**PROBLEM TO WORK ON:** Can you pull out each line of the data below that includes the word "marking"?

Stored data
+===+
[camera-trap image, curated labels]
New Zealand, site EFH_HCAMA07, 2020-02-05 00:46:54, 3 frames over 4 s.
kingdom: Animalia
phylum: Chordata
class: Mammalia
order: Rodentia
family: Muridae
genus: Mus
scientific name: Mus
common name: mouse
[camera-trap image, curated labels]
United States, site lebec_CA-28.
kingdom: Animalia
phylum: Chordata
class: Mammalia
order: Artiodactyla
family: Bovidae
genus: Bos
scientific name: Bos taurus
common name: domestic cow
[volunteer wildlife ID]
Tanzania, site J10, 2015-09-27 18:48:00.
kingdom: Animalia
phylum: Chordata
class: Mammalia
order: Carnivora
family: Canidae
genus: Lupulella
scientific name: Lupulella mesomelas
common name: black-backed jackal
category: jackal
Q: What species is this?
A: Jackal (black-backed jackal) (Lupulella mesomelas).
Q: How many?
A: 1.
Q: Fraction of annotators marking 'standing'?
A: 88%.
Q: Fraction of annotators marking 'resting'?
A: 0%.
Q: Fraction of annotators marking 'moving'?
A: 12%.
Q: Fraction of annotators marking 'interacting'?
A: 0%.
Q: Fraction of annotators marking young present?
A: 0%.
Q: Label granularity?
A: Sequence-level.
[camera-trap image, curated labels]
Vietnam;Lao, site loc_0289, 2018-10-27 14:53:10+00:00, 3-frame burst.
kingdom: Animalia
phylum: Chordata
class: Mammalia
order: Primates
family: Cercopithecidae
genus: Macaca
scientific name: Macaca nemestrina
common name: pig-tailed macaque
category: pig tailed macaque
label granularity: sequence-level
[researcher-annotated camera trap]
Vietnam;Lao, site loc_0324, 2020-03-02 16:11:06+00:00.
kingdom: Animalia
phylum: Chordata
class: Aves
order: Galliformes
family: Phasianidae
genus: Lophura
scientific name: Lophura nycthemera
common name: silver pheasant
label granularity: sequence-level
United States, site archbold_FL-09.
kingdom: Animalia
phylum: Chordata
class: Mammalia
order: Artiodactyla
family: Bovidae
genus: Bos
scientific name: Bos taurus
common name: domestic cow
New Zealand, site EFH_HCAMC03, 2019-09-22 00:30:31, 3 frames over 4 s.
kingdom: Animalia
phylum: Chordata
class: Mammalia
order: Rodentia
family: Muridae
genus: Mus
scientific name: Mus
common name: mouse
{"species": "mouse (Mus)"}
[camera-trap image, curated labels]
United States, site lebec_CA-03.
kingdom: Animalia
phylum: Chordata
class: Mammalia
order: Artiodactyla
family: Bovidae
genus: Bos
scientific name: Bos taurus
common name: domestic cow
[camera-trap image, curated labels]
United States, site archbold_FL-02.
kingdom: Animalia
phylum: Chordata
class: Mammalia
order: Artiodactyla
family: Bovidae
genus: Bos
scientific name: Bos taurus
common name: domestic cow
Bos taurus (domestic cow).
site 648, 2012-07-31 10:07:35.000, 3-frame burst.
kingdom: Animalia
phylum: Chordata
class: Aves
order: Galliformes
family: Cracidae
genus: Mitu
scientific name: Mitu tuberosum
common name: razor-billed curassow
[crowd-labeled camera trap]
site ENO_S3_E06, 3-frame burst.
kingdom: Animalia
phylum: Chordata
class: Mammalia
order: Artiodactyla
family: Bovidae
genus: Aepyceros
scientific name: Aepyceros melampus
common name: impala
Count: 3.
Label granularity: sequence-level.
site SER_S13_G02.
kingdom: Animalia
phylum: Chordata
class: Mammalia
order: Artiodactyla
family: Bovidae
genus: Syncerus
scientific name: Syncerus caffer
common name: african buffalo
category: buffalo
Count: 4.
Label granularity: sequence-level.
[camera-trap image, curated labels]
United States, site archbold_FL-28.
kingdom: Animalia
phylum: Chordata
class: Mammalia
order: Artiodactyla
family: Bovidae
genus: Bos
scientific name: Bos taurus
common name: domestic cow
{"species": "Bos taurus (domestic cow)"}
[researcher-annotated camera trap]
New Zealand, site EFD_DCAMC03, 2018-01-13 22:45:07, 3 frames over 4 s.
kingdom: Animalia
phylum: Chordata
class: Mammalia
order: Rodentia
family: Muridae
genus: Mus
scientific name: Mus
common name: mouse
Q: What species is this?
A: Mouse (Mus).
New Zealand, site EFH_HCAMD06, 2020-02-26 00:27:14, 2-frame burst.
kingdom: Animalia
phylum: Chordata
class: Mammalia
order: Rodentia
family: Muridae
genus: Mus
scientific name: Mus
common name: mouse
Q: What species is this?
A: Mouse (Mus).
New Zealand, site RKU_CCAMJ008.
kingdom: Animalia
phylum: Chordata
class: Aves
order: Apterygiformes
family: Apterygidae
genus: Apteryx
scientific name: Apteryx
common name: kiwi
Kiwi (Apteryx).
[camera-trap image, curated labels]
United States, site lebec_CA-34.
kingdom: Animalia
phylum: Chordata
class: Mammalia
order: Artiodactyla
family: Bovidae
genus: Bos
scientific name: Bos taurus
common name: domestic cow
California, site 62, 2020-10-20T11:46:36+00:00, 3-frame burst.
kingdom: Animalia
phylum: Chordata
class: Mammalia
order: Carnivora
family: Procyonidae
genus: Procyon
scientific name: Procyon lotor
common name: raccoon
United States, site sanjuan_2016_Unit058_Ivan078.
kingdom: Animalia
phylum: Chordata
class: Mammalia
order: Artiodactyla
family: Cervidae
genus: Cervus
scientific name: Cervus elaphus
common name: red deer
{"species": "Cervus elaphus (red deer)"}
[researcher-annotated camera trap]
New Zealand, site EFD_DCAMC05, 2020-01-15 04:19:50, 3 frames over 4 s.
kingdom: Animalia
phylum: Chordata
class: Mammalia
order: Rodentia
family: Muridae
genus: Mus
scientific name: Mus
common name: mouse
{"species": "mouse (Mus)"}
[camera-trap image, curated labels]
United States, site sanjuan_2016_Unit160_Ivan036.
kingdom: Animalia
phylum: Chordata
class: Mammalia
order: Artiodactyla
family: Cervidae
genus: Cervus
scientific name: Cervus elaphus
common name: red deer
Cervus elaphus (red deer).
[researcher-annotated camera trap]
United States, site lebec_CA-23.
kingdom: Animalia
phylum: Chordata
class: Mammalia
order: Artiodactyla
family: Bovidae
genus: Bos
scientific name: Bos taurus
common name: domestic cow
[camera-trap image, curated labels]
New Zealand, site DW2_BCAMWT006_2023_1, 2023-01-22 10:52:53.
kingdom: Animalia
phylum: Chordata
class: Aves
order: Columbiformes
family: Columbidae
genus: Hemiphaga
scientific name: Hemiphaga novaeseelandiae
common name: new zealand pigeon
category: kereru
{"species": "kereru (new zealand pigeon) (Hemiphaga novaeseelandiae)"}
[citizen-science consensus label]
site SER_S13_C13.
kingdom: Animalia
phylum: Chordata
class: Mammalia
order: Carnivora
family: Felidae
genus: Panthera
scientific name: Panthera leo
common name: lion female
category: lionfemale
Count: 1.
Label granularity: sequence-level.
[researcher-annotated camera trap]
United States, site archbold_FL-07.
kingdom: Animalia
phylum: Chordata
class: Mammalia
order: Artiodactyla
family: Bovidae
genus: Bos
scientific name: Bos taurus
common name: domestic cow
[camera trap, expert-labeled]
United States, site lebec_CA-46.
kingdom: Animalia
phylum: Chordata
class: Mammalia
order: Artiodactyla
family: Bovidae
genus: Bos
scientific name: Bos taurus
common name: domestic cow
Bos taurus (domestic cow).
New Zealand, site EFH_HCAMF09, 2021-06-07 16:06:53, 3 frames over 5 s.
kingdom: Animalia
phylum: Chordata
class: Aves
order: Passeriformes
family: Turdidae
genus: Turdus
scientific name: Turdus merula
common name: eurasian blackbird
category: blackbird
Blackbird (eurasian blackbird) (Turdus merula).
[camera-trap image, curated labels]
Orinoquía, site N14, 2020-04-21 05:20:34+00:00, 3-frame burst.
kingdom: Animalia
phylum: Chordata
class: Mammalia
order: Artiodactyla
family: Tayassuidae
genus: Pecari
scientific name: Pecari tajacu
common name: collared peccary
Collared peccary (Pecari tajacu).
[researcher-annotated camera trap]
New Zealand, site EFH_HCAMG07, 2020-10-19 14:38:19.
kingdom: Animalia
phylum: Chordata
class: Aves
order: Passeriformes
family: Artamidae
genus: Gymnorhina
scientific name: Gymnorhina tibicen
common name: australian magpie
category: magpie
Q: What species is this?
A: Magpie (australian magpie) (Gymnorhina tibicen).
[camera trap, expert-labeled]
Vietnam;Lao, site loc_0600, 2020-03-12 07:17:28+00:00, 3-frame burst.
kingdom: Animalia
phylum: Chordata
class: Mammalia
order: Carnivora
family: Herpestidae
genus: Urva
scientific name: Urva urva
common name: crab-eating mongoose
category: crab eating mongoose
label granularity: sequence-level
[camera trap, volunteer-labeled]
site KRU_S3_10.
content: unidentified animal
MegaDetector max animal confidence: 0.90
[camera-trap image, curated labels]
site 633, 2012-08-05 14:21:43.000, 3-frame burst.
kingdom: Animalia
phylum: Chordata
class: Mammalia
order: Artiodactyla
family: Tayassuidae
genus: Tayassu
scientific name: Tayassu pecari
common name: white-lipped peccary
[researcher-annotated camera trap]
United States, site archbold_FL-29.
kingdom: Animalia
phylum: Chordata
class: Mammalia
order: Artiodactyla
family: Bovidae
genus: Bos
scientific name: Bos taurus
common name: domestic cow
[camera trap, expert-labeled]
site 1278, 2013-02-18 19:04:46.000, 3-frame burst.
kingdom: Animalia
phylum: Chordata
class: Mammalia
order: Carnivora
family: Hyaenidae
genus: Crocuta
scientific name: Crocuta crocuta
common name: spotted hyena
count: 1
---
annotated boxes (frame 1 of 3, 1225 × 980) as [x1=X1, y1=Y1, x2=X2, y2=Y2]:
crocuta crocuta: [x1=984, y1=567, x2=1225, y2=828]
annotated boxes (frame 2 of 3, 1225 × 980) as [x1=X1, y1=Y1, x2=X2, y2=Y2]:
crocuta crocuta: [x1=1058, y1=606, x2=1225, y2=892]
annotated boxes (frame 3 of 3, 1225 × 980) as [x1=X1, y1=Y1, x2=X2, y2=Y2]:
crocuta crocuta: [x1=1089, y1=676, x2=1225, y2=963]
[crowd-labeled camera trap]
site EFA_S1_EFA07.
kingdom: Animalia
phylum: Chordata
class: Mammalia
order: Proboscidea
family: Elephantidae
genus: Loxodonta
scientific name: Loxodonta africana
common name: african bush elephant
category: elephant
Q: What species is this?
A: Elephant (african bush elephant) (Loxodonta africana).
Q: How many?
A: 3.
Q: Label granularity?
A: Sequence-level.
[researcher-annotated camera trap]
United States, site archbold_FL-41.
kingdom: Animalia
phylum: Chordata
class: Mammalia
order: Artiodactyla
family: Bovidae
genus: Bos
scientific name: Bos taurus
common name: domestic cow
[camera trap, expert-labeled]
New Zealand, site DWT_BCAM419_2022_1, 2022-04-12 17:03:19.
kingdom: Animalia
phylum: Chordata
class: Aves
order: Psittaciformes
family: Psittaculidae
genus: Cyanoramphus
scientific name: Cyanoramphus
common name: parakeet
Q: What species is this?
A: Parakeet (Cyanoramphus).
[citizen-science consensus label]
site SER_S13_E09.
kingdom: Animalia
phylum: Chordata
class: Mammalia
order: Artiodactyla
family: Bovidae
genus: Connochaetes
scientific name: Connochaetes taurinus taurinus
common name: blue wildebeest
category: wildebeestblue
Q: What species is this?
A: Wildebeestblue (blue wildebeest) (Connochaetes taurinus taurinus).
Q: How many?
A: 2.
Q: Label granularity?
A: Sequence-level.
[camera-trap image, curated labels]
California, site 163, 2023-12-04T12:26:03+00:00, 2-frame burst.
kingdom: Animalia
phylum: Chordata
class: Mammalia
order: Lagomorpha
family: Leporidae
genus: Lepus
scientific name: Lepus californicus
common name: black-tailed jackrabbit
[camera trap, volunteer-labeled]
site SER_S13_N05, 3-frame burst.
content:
+===+
**RESULT OF THE EXERCISE:**
Q: Fraction of annotators marking 'standing'?
Q: Fraction of annotators marking 'resting'?
Q: Fraction of annotators marking 'moving'?
Q: Fraction of annotators marking 'interacting'?
Q: Fraction of annotators marking young present?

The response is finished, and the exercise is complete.